Where Do We Go Now? (Et maintenant on va où? / Hala’a Lawayn) by the Lebanese film director Nadine Labaki, shown in Un Certain Regard, is comparable to a typical Lebanese meal. It’s made up of tiny little gourmets and dozens of salads embedded in a delicious mix of spices and aromas, enjoyable in a way and indigestible in another.
The movie focuses on an extremely serious issue: the conflict between Christians and Muslims in the Arab world. But it’s treated in a very easy-going way. In a village lost in the barren mountains that surround the mines and the fighting, Christians and Muslim men live in harmony with their women, desperate to avoid further bloodshed. Nevertheless, violent provocations multiply, including the invasion of animals into the mosque, a broken cross and the blood of chickens on the font of the church. The village is on the verge of explosion. Amal (a Christian coffee shop owner played by Labaki herself), Simone and all the other women of the village compete to distract their brothers, sons and spouses. This gives rise to scenes with a delicious absurdity, musical interludes, poignant moments.
With beautful imagery filmed in three different locations to compose this marvelously-imagined village, the Lebanese film director reminds us of the old beauty of a country that has lived in the middle of different civilizations throughout the centuries. The old rocks, the natural landscape, a mix of architectural styles and the poor conditions of its habitants: all give the village a mystical dimension. The humor seems to be the motivating factor of Labaki’s approach. In a near-absence of a main plot to push the story forward, these accumulations of detail and incident drive the characters.

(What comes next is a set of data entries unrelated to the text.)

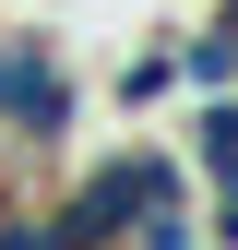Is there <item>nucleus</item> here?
<instances>
[{
	"instance_id": "nucleus-5",
	"label": "nucleus",
	"mask_w": 238,
	"mask_h": 250,
	"mask_svg": "<svg viewBox=\"0 0 238 250\" xmlns=\"http://www.w3.org/2000/svg\"><path fill=\"white\" fill-rule=\"evenodd\" d=\"M48 60H60L48 24H0V107H12V83H24V72H48Z\"/></svg>"
},
{
	"instance_id": "nucleus-8",
	"label": "nucleus",
	"mask_w": 238,
	"mask_h": 250,
	"mask_svg": "<svg viewBox=\"0 0 238 250\" xmlns=\"http://www.w3.org/2000/svg\"><path fill=\"white\" fill-rule=\"evenodd\" d=\"M191 250H202V238H191Z\"/></svg>"
},
{
	"instance_id": "nucleus-4",
	"label": "nucleus",
	"mask_w": 238,
	"mask_h": 250,
	"mask_svg": "<svg viewBox=\"0 0 238 250\" xmlns=\"http://www.w3.org/2000/svg\"><path fill=\"white\" fill-rule=\"evenodd\" d=\"M107 96H119V119H131V107H155V96H178V72H167V36H143V48H119V72H107Z\"/></svg>"
},
{
	"instance_id": "nucleus-1",
	"label": "nucleus",
	"mask_w": 238,
	"mask_h": 250,
	"mask_svg": "<svg viewBox=\"0 0 238 250\" xmlns=\"http://www.w3.org/2000/svg\"><path fill=\"white\" fill-rule=\"evenodd\" d=\"M83 131V72H72V48L48 60V72H24L12 83V107H0V143H12V167H60Z\"/></svg>"
},
{
	"instance_id": "nucleus-3",
	"label": "nucleus",
	"mask_w": 238,
	"mask_h": 250,
	"mask_svg": "<svg viewBox=\"0 0 238 250\" xmlns=\"http://www.w3.org/2000/svg\"><path fill=\"white\" fill-rule=\"evenodd\" d=\"M178 167H191V179H226V167H238V83H226V96H191V119H178Z\"/></svg>"
},
{
	"instance_id": "nucleus-2",
	"label": "nucleus",
	"mask_w": 238,
	"mask_h": 250,
	"mask_svg": "<svg viewBox=\"0 0 238 250\" xmlns=\"http://www.w3.org/2000/svg\"><path fill=\"white\" fill-rule=\"evenodd\" d=\"M202 238V179L178 167V143H131V238L119 250H191Z\"/></svg>"
},
{
	"instance_id": "nucleus-7",
	"label": "nucleus",
	"mask_w": 238,
	"mask_h": 250,
	"mask_svg": "<svg viewBox=\"0 0 238 250\" xmlns=\"http://www.w3.org/2000/svg\"><path fill=\"white\" fill-rule=\"evenodd\" d=\"M0 167H12V143H0Z\"/></svg>"
},
{
	"instance_id": "nucleus-6",
	"label": "nucleus",
	"mask_w": 238,
	"mask_h": 250,
	"mask_svg": "<svg viewBox=\"0 0 238 250\" xmlns=\"http://www.w3.org/2000/svg\"><path fill=\"white\" fill-rule=\"evenodd\" d=\"M202 250H238V167L202 179Z\"/></svg>"
}]
</instances>
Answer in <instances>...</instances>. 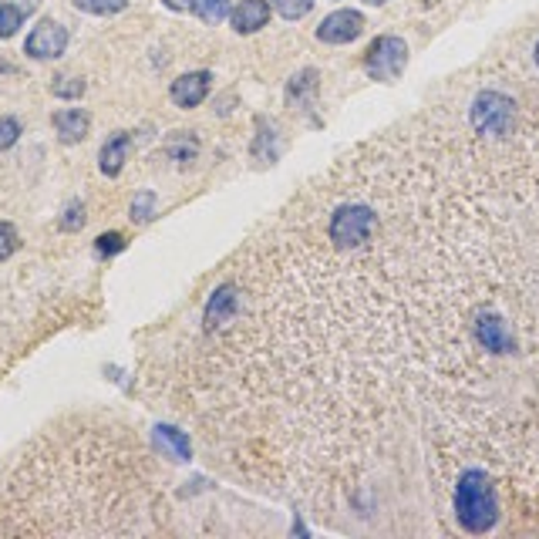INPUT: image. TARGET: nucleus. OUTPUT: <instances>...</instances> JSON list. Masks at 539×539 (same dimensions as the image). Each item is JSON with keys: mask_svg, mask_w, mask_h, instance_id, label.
Listing matches in <instances>:
<instances>
[{"mask_svg": "<svg viewBox=\"0 0 539 539\" xmlns=\"http://www.w3.org/2000/svg\"><path fill=\"white\" fill-rule=\"evenodd\" d=\"M199 418L327 522L539 533V7L206 297Z\"/></svg>", "mask_w": 539, "mask_h": 539, "instance_id": "1", "label": "nucleus"}, {"mask_svg": "<svg viewBox=\"0 0 539 539\" xmlns=\"http://www.w3.org/2000/svg\"><path fill=\"white\" fill-rule=\"evenodd\" d=\"M404 61H408V44L402 37H394V34H381L368 48L364 71L374 82H394L404 71Z\"/></svg>", "mask_w": 539, "mask_h": 539, "instance_id": "2", "label": "nucleus"}, {"mask_svg": "<svg viewBox=\"0 0 539 539\" xmlns=\"http://www.w3.org/2000/svg\"><path fill=\"white\" fill-rule=\"evenodd\" d=\"M67 51V27L44 17L24 41V54H31L34 61H54Z\"/></svg>", "mask_w": 539, "mask_h": 539, "instance_id": "3", "label": "nucleus"}, {"mask_svg": "<svg viewBox=\"0 0 539 539\" xmlns=\"http://www.w3.org/2000/svg\"><path fill=\"white\" fill-rule=\"evenodd\" d=\"M364 31V17L357 14V11H334V14H327L320 20L317 27V37L324 44H351L354 37H361Z\"/></svg>", "mask_w": 539, "mask_h": 539, "instance_id": "4", "label": "nucleus"}, {"mask_svg": "<svg viewBox=\"0 0 539 539\" xmlns=\"http://www.w3.org/2000/svg\"><path fill=\"white\" fill-rule=\"evenodd\" d=\"M209 82H213V74L209 71H189V74H179L176 82H172V101L179 105V108H199L206 95H209Z\"/></svg>", "mask_w": 539, "mask_h": 539, "instance_id": "5", "label": "nucleus"}, {"mask_svg": "<svg viewBox=\"0 0 539 539\" xmlns=\"http://www.w3.org/2000/svg\"><path fill=\"white\" fill-rule=\"evenodd\" d=\"M51 125H54V132L65 145H78L91 132V115L84 108H61V112L51 115Z\"/></svg>", "mask_w": 539, "mask_h": 539, "instance_id": "6", "label": "nucleus"}, {"mask_svg": "<svg viewBox=\"0 0 539 539\" xmlns=\"http://www.w3.org/2000/svg\"><path fill=\"white\" fill-rule=\"evenodd\" d=\"M270 20V0H239L230 11V24L236 34H253L267 27Z\"/></svg>", "mask_w": 539, "mask_h": 539, "instance_id": "7", "label": "nucleus"}, {"mask_svg": "<svg viewBox=\"0 0 539 539\" xmlns=\"http://www.w3.org/2000/svg\"><path fill=\"white\" fill-rule=\"evenodd\" d=\"M152 438H155V445H159L172 462H189V458H192V441H189V435H185L183 428H176V425H155V428H152Z\"/></svg>", "mask_w": 539, "mask_h": 539, "instance_id": "8", "label": "nucleus"}, {"mask_svg": "<svg viewBox=\"0 0 539 539\" xmlns=\"http://www.w3.org/2000/svg\"><path fill=\"white\" fill-rule=\"evenodd\" d=\"M129 149H132V135L129 132H115L98 152V168L108 176V179H115L118 172L125 168V159H129Z\"/></svg>", "mask_w": 539, "mask_h": 539, "instance_id": "9", "label": "nucleus"}, {"mask_svg": "<svg viewBox=\"0 0 539 539\" xmlns=\"http://www.w3.org/2000/svg\"><path fill=\"white\" fill-rule=\"evenodd\" d=\"M196 152H199V142H196V135L192 132H172L166 142V155L168 159H176V162H192L196 159Z\"/></svg>", "mask_w": 539, "mask_h": 539, "instance_id": "10", "label": "nucleus"}, {"mask_svg": "<svg viewBox=\"0 0 539 539\" xmlns=\"http://www.w3.org/2000/svg\"><path fill=\"white\" fill-rule=\"evenodd\" d=\"M192 14L202 24H219L223 17H230V0H192Z\"/></svg>", "mask_w": 539, "mask_h": 539, "instance_id": "11", "label": "nucleus"}, {"mask_svg": "<svg viewBox=\"0 0 539 539\" xmlns=\"http://www.w3.org/2000/svg\"><path fill=\"white\" fill-rule=\"evenodd\" d=\"M24 24V7H17V4H0V41H7V37H14L17 27Z\"/></svg>", "mask_w": 539, "mask_h": 539, "instance_id": "12", "label": "nucleus"}, {"mask_svg": "<svg viewBox=\"0 0 539 539\" xmlns=\"http://www.w3.org/2000/svg\"><path fill=\"white\" fill-rule=\"evenodd\" d=\"M71 4H74L78 11H84V14H95V17H112L129 7V0H71Z\"/></svg>", "mask_w": 539, "mask_h": 539, "instance_id": "13", "label": "nucleus"}, {"mask_svg": "<svg viewBox=\"0 0 539 539\" xmlns=\"http://www.w3.org/2000/svg\"><path fill=\"white\" fill-rule=\"evenodd\" d=\"M20 250V233H17L14 223H0V263L11 260Z\"/></svg>", "mask_w": 539, "mask_h": 539, "instance_id": "14", "label": "nucleus"}, {"mask_svg": "<svg viewBox=\"0 0 539 539\" xmlns=\"http://www.w3.org/2000/svg\"><path fill=\"white\" fill-rule=\"evenodd\" d=\"M152 213H155V192H152V189H142L132 199V223H149Z\"/></svg>", "mask_w": 539, "mask_h": 539, "instance_id": "15", "label": "nucleus"}, {"mask_svg": "<svg viewBox=\"0 0 539 539\" xmlns=\"http://www.w3.org/2000/svg\"><path fill=\"white\" fill-rule=\"evenodd\" d=\"M270 4L277 7V14L284 17V20H301L314 7V0H270Z\"/></svg>", "mask_w": 539, "mask_h": 539, "instance_id": "16", "label": "nucleus"}, {"mask_svg": "<svg viewBox=\"0 0 539 539\" xmlns=\"http://www.w3.org/2000/svg\"><path fill=\"white\" fill-rule=\"evenodd\" d=\"M51 91H54L58 98H82L84 82L82 78H67V74H61V78H54V82H51Z\"/></svg>", "mask_w": 539, "mask_h": 539, "instance_id": "17", "label": "nucleus"}, {"mask_svg": "<svg viewBox=\"0 0 539 539\" xmlns=\"http://www.w3.org/2000/svg\"><path fill=\"white\" fill-rule=\"evenodd\" d=\"M17 138H20V121L14 115H0V152L17 145Z\"/></svg>", "mask_w": 539, "mask_h": 539, "instance_id": "18", "label": "nucleus"}, {"mask_svg": "<svg viewBox=\"0 0 539 539\" xmlns=\"http://www.w3.org/2000/svg\"><path fill=\"white\" fill-rule=\"evenodd\" d=\"M95 250L101 253V256H115V253L125 250V236L121 233H105L95 239Z\"/></svg>", "mask_w": 539, "mask_h": 539, "instance_id": "19", "label": "nucleus"}, {"mask_svg": "<svg viewBox=\"0 0 539 539\" xmlns=\"http://www.w3.org/2000/svg\"><path fill=\"white\" fill-rule=\"evenodd\" d=\"M84 226V206L78 199L71 202V206H67L65 209V219H61V230H65V233H74V230H82Z\"/></svg>", "mask_w": 539, "mask_h": 539, "instance_id": "20", "label": "nucleus"}, {"mask_svg": "<svg viewBox=\"0 0 539 539\" xmlns=\"http://www.w3.org/2000/svg\"><path fill=\"white\" fill-rule=\"evenodd\" d=\"M168 11H192V0H162Z\"/></svg>", "mask_w": 539, "mask_h": 539, "instance_id": "21", "label": "nucleus"}, {"mask_svg": "<svg viewBox=\"0 0 539 539\" xmlns=\"http://www.w3.org/2000/svg\"><path fill=\"white\" fill-rule=\"evenodd\" d=\"M368 4H385V0H368Z\"/></svg>", "mask_w": 539, "mask_h": 539, "instance_id": "22", "label": "nucleus"}]
</instances>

From a non-linear love story between Amal the Christian and Ahmed who paints the wall of her cafe, to a series of jokes related to first television post arrival in the village, Nadine Labaki plays on the full range of emotions to promote peace and show that it is too easy to blame God or Allah for the excessive testosterone of these gentlemen. Even a troupe of Ukrainian girls who are touring a neighboring village have been brought to the village to please and ease. The absurdity arrives at its highest point when Labaki (the director and the film character) decides to deflect from the uprising conflicts between the two faiths by inviting the woman of the village to make hundreds of baked products containing hashish.

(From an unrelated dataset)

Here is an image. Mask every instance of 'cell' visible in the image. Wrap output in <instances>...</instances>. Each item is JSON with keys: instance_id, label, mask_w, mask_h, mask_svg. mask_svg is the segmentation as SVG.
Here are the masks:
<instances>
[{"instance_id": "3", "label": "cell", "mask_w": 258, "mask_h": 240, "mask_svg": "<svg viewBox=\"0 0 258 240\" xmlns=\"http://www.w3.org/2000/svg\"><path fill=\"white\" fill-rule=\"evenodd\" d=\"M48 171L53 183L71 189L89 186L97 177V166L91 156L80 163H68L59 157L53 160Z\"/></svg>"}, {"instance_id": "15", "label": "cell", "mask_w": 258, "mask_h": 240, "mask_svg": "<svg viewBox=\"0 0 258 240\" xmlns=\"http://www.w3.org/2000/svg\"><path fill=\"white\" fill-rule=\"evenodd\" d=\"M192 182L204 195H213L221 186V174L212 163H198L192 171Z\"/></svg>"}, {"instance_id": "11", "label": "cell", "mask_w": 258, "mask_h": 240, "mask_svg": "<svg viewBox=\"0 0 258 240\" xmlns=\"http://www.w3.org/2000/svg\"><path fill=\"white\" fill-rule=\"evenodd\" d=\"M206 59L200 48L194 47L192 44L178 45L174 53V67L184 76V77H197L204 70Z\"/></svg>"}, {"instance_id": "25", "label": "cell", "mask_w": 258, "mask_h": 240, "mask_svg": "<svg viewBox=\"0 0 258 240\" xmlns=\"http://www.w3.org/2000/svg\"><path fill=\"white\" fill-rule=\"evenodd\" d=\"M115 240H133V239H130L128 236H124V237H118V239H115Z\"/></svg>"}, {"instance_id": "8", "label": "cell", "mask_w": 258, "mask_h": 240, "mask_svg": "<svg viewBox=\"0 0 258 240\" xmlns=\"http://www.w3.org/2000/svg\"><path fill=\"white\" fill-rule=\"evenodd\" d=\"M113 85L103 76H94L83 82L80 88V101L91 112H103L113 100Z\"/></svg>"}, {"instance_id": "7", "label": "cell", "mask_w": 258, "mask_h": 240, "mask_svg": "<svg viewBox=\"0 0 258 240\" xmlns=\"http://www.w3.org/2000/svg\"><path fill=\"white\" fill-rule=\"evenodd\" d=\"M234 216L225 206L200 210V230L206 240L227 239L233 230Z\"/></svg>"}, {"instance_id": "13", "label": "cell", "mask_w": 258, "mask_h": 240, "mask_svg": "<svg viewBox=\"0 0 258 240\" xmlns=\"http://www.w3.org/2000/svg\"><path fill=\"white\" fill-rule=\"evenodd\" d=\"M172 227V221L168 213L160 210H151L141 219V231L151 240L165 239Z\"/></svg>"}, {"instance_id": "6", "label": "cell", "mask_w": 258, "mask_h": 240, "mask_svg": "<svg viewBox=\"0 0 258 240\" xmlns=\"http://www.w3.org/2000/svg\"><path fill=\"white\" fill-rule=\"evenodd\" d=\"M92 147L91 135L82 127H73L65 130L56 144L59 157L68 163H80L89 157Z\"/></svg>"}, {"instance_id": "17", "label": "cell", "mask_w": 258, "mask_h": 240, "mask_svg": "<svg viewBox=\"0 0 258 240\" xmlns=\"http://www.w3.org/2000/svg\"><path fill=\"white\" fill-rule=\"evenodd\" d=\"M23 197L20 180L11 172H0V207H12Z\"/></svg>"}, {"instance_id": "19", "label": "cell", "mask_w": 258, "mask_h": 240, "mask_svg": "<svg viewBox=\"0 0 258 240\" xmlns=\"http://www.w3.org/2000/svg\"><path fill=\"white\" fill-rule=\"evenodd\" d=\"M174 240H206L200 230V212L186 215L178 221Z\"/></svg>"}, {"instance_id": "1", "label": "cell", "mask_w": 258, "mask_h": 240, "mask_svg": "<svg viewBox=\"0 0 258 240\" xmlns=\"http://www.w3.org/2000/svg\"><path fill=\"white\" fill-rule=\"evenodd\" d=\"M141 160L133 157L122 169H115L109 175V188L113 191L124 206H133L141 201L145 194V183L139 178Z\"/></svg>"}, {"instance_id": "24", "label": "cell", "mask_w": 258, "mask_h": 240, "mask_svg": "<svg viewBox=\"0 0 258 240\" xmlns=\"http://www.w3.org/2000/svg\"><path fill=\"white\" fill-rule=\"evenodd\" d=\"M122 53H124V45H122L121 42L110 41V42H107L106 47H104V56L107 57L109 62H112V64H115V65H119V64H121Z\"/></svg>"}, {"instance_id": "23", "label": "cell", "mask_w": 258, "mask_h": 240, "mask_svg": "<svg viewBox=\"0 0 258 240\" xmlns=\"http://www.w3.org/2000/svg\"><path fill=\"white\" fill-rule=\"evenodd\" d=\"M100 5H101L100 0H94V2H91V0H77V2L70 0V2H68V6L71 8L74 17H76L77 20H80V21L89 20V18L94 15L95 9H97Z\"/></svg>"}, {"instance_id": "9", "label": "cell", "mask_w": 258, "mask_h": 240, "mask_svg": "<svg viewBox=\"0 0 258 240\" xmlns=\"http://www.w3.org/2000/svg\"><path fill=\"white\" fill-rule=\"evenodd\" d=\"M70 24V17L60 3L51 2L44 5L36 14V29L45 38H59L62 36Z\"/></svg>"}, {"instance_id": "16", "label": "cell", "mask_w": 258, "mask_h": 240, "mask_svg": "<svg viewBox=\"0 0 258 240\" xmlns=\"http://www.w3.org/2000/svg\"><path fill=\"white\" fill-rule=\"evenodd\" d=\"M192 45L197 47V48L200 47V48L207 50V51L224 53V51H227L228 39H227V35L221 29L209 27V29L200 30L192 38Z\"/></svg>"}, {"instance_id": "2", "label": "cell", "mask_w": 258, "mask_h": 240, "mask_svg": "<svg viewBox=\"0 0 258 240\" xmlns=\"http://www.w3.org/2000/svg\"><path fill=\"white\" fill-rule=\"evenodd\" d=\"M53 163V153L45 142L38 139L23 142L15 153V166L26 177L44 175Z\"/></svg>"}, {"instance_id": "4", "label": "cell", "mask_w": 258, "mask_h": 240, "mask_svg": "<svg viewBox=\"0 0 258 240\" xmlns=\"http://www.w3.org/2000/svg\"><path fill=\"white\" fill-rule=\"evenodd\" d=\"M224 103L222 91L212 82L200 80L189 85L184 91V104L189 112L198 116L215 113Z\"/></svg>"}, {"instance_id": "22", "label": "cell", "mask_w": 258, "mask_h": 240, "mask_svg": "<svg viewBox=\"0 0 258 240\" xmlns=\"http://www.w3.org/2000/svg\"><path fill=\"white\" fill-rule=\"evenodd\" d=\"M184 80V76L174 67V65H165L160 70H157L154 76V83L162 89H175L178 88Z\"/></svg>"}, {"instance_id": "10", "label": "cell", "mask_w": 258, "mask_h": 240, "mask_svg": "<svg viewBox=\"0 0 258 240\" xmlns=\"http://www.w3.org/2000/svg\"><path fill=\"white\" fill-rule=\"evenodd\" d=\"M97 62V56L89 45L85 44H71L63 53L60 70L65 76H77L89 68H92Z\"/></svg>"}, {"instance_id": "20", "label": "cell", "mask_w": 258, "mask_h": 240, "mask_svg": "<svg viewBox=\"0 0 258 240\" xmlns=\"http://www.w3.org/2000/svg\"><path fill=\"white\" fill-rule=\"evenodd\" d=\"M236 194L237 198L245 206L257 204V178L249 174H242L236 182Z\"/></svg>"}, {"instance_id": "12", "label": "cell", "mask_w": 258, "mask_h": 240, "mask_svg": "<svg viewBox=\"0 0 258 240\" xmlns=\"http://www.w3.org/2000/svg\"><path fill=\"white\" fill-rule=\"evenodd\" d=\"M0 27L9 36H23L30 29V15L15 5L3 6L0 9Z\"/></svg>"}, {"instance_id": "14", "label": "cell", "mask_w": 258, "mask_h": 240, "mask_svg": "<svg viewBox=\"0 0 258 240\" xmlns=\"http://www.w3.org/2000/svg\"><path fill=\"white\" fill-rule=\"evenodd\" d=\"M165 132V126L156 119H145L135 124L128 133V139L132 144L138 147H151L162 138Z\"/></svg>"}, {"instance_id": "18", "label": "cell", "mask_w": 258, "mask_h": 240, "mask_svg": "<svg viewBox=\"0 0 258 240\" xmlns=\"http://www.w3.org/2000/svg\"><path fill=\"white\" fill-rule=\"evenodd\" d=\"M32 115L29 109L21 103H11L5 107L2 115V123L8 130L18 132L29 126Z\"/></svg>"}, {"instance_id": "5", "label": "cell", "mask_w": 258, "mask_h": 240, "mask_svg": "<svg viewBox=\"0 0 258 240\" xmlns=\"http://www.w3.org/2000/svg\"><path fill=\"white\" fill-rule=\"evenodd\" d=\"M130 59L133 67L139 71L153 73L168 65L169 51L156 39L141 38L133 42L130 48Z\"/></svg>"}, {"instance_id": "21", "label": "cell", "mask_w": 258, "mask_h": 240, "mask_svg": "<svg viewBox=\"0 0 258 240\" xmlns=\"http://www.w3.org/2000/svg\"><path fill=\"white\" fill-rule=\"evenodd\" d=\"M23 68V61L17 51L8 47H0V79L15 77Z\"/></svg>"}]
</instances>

Despite all these details, the film has a lot of flaws but Labaki still demands the viewer’s attention. The high spirits of the movie and the large amount of positive energy seems to diminish in a coup de theatre twist when the son of a Christian woman dies suddenly while passing a sectarian conflict scene outside the village. The mother hides her pain from all others to avoid an explosion of the situation. But no secret remains a secret in a village. Before any misunderstanding and bloodshed starts, all the woman of the village decide to exchange their religious symbols and clothes with the other faiths. In one of the most courageous scenes in Arab cinema, veiled woman put on crosses instead while Christian woman wear Islamic head scarves. Only through this does the plot find its purpose and make a great resolution between the two faiths.
With all these good intentions, should logic matter? The light hearted style is the key of this film despite all its cinematographic quaities. “How much cinema is there in this film?” was the big question I asked myself after seeing it. If a film touches your heart and doesn’t touch your mind, who can benefit from this? The delicate issue it tackles, or the art of cinema?